◆ MATERIAL FOR THIS EXERCISE:
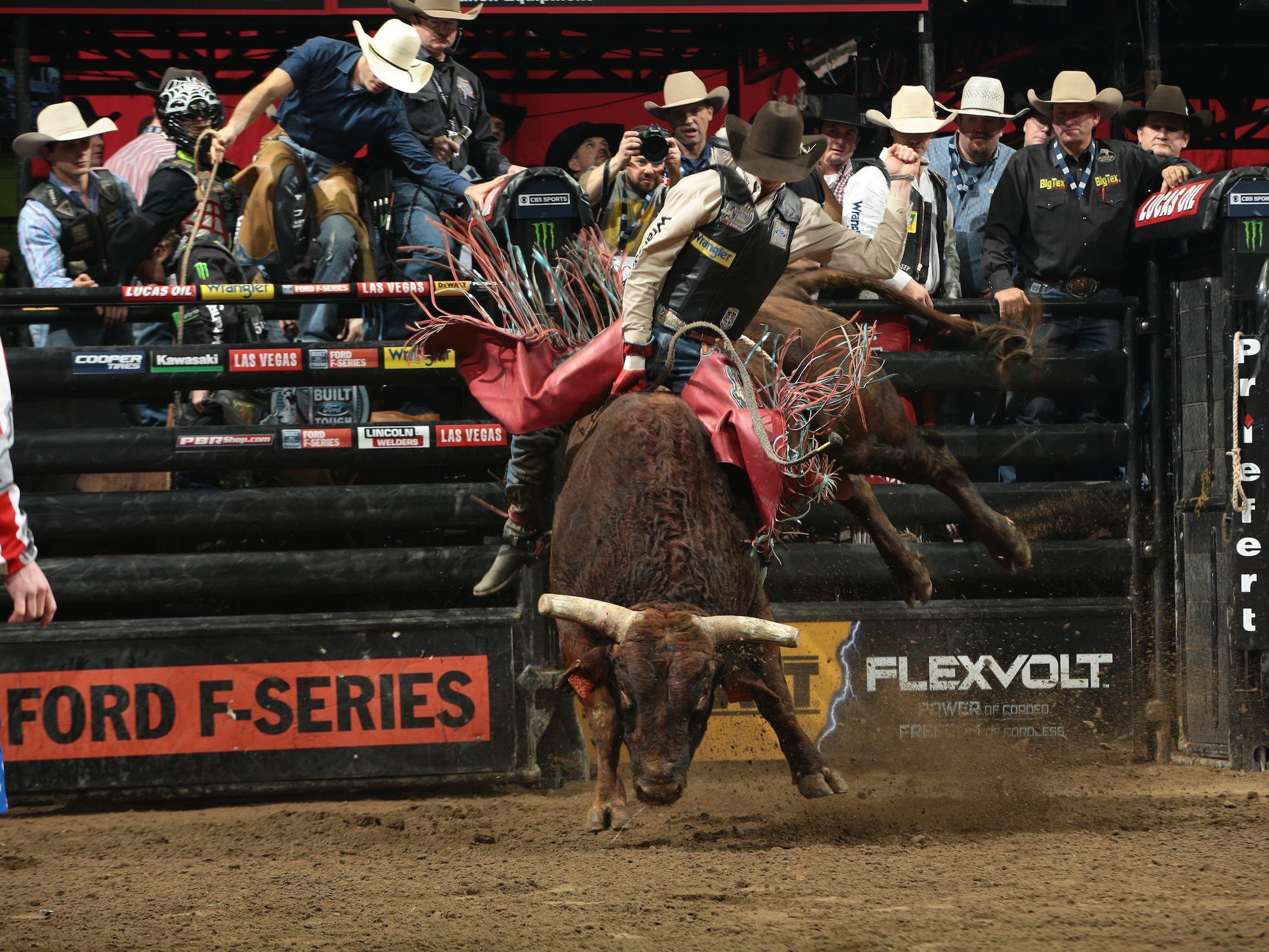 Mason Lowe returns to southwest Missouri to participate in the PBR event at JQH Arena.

==

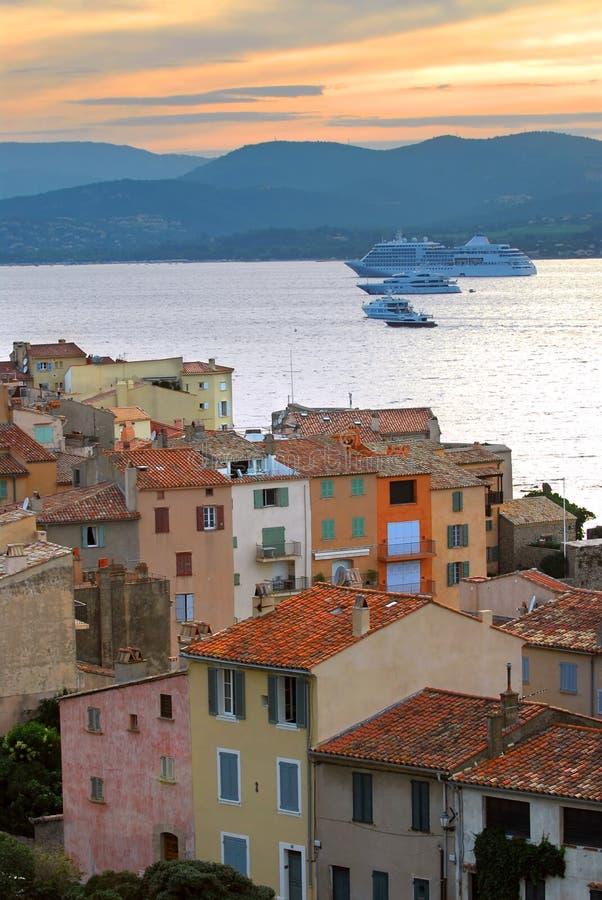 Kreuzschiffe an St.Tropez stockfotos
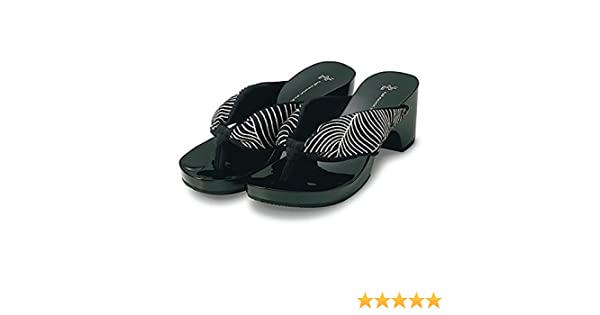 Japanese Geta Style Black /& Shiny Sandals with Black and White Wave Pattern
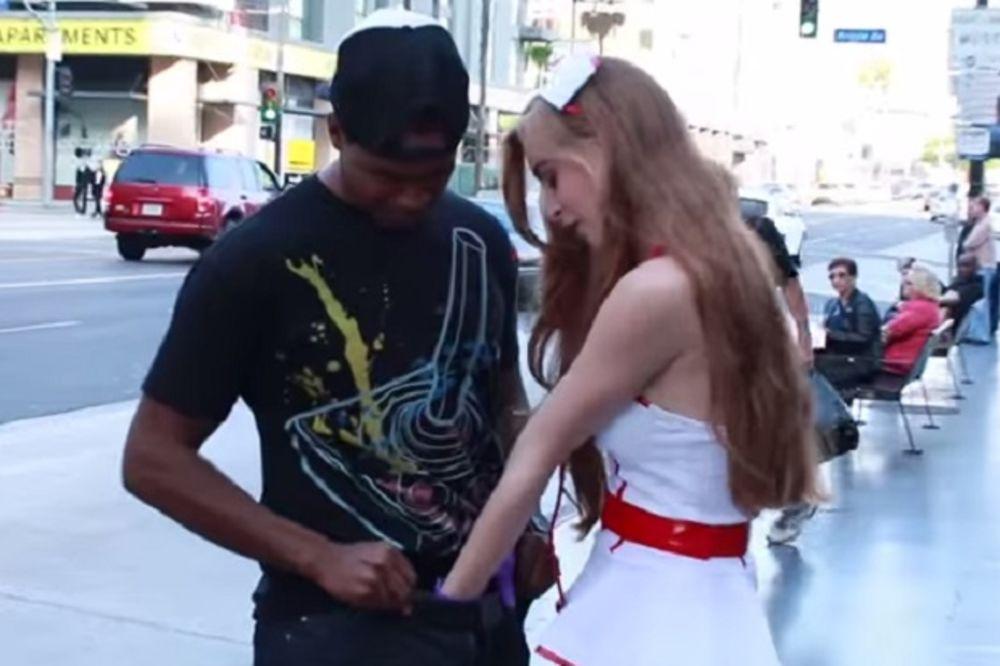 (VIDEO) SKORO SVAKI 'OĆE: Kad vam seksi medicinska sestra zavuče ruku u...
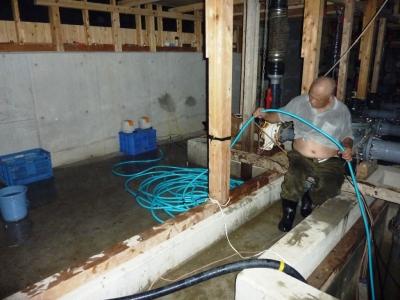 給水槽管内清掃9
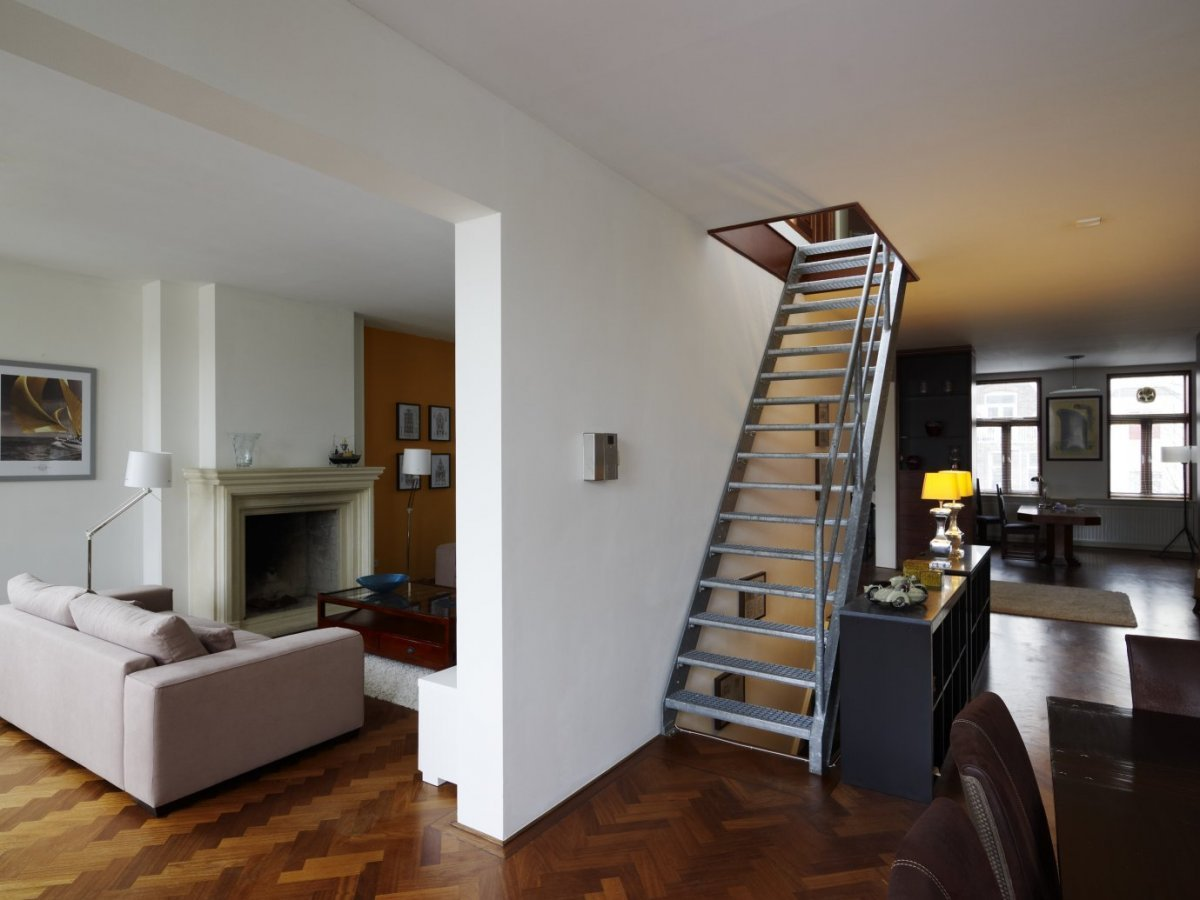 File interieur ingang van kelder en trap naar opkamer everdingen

---

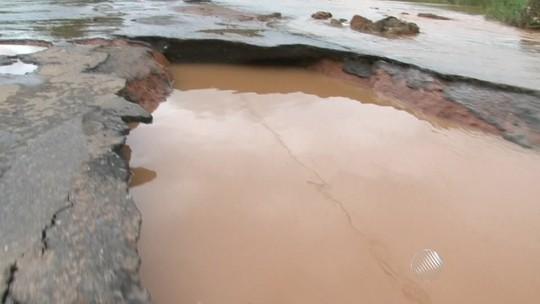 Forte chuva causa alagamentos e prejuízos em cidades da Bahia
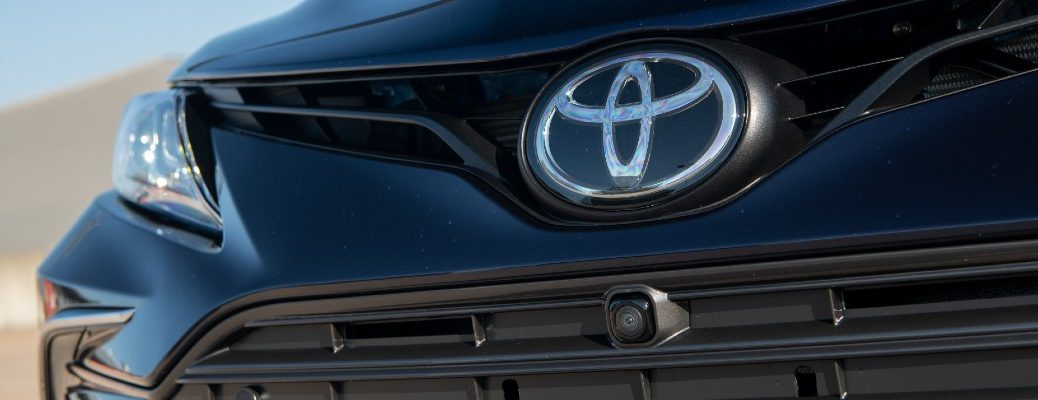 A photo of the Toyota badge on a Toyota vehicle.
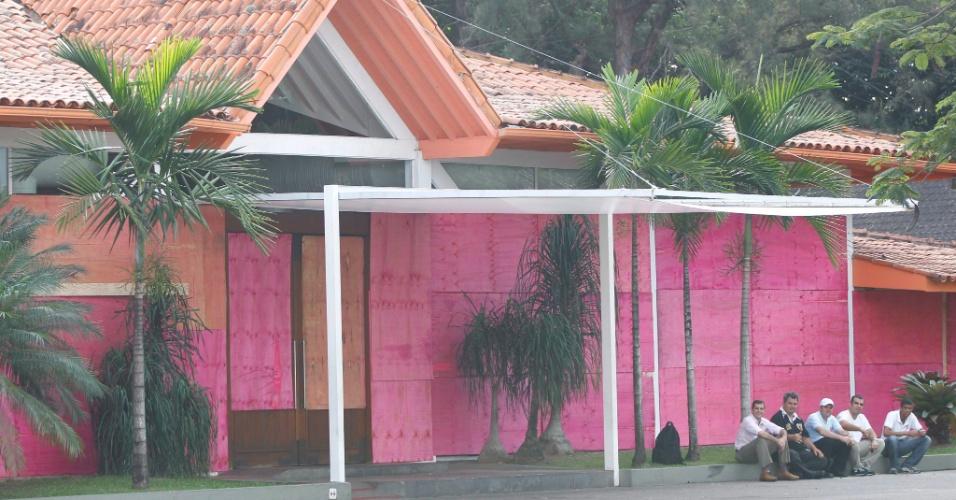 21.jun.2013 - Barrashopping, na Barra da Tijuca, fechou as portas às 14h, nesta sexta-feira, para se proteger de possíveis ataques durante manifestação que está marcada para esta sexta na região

◆ TASK: Lines from the one above containing "A photo of the" down to the one containing "21.jun.2013 - Barrashopping, na" should be transcribed exactly, with both ends kept and no pictures.

◆ COMPLETED EXERCISE:
 A photo of the Toyota badge on a Toyota vehicle.
 21.jun.2013 - Barrashopping, na Barra da Tijuca, fechou as portas às 14h, nesta sexta-feira, para se proteger de possíveis ataques durante manifestação que está marcada para esta sexta na região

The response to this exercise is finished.